### STUDY TEXT
2) Private, invocation-specific state must be managed manually.
Implications include that:
- release() is not necessarily called between invocations, which
means that tag logic should not count on private invocation-
specific state being reset by release()
- doEndTag() is not necessarily called at the end of every invocation
(in cases of abnormal termination -- e.g., an exception thrown inside
a tag's body or by one of its methods)
- private invocation-specific state is thus best initialized in
doStartTag()
- doFinally() *is* always called for tag handlers that implement
TryCatchFinally, so this method should be used if any invocation-
specific resources need to be released
- release() *is* always called at least once for a tag handler before
it is garbage-collected, so this method can and should be used to
release any long-term resources
Examples:
a) Suppose you have a tag that accepts some sort of expression that you
need to resolve, e.g.:
<show value="$my-expression$"/>
"$my-expression$" should be stored by setValue() and evaluated in
doStartTag(). For the behavior that's almost always desired, it should
NOT be evaluated in setValue().

### BRIEF 1
Write out the passage of the tag handler notes that opens with the words containing "- doEndTag() is" and closes with "of its methods)".
### BRIEF 2
According to the tag handler notes, in which method is private invocation-specific state best initialized?
### BRIEF 3
Give what follows the last sentence of the tag handler notes, carrying them on from the point where they stop.

### SOURCE DATA
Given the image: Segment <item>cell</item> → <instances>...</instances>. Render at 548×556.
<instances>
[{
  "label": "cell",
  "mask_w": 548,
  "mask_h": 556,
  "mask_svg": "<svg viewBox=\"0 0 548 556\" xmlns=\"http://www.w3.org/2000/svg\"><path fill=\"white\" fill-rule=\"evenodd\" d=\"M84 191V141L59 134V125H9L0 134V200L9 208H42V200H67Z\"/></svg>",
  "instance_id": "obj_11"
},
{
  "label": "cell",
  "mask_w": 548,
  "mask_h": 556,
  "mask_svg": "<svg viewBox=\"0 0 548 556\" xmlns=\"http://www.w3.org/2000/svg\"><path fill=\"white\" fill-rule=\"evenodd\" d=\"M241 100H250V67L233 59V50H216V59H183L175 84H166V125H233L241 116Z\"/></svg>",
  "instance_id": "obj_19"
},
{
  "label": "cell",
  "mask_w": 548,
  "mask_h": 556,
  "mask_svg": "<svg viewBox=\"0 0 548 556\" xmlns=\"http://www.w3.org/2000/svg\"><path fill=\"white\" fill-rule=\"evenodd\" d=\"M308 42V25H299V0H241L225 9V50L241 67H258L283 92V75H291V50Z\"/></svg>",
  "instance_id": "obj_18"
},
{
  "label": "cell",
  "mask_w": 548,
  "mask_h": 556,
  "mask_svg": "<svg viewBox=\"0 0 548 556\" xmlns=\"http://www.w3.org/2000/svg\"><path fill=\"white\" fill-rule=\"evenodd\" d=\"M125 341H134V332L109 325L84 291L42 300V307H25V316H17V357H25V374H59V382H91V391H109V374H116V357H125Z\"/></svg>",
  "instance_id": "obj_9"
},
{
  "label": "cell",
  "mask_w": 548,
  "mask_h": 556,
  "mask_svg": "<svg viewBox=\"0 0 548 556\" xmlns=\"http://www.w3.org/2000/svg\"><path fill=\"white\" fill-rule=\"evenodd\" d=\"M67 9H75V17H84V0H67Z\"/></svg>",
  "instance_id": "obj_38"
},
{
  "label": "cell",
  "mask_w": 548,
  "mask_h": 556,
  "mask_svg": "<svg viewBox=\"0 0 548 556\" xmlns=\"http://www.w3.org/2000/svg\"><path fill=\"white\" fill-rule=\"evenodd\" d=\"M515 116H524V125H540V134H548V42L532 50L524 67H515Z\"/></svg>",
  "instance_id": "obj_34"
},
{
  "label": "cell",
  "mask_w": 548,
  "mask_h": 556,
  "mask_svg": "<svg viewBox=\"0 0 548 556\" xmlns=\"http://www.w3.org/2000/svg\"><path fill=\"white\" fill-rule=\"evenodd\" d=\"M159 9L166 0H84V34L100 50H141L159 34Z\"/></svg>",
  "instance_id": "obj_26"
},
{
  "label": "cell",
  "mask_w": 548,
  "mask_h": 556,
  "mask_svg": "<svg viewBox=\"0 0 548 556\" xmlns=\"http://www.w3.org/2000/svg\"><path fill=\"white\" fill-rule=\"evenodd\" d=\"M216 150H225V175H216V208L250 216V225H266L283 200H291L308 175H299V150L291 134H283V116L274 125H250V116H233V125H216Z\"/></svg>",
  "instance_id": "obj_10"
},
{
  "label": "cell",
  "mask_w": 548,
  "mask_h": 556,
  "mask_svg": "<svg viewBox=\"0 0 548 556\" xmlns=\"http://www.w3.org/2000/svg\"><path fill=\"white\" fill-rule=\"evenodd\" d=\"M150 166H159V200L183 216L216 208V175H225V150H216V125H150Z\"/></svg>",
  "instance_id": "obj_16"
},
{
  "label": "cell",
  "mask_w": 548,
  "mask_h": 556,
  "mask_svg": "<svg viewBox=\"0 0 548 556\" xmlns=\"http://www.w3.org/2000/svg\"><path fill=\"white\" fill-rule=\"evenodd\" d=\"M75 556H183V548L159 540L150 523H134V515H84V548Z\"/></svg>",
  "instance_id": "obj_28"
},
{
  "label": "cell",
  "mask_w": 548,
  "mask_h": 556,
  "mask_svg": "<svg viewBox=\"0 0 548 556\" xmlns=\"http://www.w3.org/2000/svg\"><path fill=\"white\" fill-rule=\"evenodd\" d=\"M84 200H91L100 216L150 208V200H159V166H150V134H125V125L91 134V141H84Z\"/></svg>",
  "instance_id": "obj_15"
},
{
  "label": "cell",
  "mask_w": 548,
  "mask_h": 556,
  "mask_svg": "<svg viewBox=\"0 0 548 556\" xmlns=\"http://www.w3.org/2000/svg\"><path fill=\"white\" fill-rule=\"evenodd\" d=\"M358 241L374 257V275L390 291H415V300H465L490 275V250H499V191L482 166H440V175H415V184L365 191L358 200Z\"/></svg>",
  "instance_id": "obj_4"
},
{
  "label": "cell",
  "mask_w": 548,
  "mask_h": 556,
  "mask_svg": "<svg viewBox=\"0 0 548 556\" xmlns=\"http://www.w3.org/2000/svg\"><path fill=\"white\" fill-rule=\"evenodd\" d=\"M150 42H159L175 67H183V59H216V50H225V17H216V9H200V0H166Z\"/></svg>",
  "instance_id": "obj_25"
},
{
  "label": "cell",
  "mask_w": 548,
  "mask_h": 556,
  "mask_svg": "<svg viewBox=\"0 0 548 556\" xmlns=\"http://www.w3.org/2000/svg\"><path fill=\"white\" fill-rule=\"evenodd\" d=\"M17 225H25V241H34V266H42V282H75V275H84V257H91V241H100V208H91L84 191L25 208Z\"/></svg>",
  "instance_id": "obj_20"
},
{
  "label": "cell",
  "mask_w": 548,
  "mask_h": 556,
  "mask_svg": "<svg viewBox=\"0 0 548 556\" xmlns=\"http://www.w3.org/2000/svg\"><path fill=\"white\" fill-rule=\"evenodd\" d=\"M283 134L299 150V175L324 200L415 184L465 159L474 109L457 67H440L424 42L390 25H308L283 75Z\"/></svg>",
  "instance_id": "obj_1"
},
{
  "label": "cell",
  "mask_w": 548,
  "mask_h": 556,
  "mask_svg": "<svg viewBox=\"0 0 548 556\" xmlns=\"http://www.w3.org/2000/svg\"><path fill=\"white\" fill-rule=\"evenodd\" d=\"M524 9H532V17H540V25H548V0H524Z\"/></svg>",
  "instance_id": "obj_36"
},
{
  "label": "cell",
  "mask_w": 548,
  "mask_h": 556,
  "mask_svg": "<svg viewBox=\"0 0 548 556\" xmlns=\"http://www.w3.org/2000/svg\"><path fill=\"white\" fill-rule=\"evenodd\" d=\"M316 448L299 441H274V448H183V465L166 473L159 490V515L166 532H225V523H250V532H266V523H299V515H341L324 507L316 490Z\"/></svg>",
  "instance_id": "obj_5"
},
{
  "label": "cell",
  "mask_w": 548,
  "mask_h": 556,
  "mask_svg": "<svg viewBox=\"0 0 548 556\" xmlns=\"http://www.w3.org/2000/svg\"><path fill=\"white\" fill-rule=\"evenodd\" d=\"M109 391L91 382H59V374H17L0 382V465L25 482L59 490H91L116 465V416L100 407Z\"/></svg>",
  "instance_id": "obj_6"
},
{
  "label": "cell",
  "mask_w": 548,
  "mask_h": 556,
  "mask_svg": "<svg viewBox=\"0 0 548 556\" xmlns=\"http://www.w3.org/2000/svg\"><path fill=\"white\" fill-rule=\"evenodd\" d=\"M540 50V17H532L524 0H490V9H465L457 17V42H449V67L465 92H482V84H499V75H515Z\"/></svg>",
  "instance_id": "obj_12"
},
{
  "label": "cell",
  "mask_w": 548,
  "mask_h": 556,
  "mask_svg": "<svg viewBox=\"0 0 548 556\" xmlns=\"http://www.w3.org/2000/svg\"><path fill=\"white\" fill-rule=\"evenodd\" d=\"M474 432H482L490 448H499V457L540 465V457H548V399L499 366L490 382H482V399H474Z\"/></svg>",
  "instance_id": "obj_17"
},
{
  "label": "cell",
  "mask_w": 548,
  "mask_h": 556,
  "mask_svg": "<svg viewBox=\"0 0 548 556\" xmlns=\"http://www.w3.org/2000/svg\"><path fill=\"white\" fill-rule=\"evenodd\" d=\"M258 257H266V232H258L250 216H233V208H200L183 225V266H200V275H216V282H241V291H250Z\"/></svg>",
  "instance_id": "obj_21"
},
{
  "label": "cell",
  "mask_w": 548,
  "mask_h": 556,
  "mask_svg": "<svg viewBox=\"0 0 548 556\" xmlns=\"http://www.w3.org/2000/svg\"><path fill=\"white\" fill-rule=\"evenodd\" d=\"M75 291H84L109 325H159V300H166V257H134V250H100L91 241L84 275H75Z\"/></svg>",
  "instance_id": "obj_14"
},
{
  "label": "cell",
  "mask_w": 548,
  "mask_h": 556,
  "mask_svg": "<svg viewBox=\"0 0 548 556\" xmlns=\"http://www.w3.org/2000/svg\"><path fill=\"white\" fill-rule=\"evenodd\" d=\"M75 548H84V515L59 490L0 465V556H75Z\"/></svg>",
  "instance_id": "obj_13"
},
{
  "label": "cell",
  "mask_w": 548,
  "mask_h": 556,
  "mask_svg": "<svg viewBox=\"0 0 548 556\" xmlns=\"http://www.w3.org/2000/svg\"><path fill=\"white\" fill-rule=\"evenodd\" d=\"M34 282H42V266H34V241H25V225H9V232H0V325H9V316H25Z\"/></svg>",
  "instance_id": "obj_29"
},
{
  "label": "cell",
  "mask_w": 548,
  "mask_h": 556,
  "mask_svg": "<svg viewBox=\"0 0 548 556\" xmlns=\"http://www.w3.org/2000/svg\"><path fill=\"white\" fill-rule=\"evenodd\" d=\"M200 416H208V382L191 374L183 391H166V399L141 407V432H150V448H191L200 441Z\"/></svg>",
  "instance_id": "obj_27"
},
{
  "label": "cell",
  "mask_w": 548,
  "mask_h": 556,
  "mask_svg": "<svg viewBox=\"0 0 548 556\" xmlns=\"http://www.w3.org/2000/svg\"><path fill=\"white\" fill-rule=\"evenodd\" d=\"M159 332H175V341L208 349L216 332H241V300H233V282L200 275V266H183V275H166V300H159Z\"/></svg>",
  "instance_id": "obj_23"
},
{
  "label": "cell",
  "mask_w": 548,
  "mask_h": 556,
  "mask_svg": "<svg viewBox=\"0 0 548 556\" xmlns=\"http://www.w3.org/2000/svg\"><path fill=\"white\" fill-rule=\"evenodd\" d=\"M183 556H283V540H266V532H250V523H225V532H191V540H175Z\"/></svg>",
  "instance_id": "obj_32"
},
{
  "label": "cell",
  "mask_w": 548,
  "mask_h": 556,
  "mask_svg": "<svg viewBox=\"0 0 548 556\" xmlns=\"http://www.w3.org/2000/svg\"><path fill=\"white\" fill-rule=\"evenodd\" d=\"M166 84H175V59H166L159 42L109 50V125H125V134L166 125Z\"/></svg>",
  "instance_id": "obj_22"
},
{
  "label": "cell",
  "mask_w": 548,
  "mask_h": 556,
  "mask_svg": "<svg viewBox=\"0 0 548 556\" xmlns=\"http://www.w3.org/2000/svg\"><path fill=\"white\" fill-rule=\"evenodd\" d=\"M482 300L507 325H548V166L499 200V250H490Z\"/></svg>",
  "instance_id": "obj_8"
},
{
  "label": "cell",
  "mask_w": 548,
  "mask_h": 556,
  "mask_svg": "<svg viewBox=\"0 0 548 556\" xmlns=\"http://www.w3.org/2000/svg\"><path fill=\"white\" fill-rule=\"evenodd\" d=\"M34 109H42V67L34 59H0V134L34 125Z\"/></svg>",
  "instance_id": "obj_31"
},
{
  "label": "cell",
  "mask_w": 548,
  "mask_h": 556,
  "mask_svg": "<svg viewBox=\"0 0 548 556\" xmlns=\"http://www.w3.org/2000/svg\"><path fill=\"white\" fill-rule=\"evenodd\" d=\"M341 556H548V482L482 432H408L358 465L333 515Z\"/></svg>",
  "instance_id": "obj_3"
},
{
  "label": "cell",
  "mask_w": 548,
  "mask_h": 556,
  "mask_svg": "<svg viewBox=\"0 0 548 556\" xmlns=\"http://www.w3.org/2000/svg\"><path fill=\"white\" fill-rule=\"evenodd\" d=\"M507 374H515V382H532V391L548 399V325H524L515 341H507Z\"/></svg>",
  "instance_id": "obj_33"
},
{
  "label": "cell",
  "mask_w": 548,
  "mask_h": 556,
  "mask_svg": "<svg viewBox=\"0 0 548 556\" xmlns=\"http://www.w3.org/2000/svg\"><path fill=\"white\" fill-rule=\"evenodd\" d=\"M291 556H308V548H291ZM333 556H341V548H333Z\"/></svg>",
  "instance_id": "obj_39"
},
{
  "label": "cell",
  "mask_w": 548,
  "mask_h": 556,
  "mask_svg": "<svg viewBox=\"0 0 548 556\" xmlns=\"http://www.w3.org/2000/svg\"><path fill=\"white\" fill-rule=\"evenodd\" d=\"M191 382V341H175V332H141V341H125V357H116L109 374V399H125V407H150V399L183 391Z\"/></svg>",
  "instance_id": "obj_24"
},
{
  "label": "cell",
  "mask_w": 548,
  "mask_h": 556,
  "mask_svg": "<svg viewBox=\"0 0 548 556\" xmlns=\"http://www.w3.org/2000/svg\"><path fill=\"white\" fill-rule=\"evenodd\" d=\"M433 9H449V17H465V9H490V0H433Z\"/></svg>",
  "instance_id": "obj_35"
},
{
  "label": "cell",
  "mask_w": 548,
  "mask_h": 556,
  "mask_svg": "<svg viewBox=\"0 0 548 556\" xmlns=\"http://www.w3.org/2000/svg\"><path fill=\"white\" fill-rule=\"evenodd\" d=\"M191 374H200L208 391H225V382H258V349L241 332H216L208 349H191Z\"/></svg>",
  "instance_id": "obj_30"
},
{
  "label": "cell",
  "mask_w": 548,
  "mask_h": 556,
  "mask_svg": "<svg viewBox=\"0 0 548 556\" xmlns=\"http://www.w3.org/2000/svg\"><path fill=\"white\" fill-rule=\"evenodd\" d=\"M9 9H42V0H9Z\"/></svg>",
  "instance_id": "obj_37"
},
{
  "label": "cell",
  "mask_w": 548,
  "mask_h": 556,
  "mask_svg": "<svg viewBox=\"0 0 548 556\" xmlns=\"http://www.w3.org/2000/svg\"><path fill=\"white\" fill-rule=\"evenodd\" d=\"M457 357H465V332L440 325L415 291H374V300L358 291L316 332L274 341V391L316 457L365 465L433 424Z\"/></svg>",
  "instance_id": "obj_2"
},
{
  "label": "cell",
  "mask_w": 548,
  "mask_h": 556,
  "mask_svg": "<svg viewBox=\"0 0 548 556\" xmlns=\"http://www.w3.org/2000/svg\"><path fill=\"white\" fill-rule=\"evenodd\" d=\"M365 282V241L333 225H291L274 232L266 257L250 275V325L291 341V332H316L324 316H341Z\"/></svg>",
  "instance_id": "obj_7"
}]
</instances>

### OUTPUT 1
- doEndTag() is not necessarily called at the end of every invocation
(in cases of abnormal termination -- e.g., an exception thrown inside
a tag's body or by one of its methods)

### OUTPUT 2
doStartTag()

### OUTPUT 3
Similarly, Iterators and Enumarations should not be extracted in a
setXXX() method. setXXX() methods are meant to be "idempotent";
write them so that they can be called multiple times with no
side effects (and, conversely, only once instead of multiple times
if the argument passed is the same).
b) Private state that's kept for each invocation should typically be
reset in doStartTag(), not in release(). If you have an iteration
index controlling the behavior of a loop, doStartTag() is the
appropriate method from which to initialize it.
c) If a tag needs to open a new database connection (or file, or other
external resource) for every invocation, the tag handler should
implement TryCatchFilnally and close the database connection (or
other resource) in doFinally(). doEndTag() might not be called,
and release() might not be called until long after you expect it to be.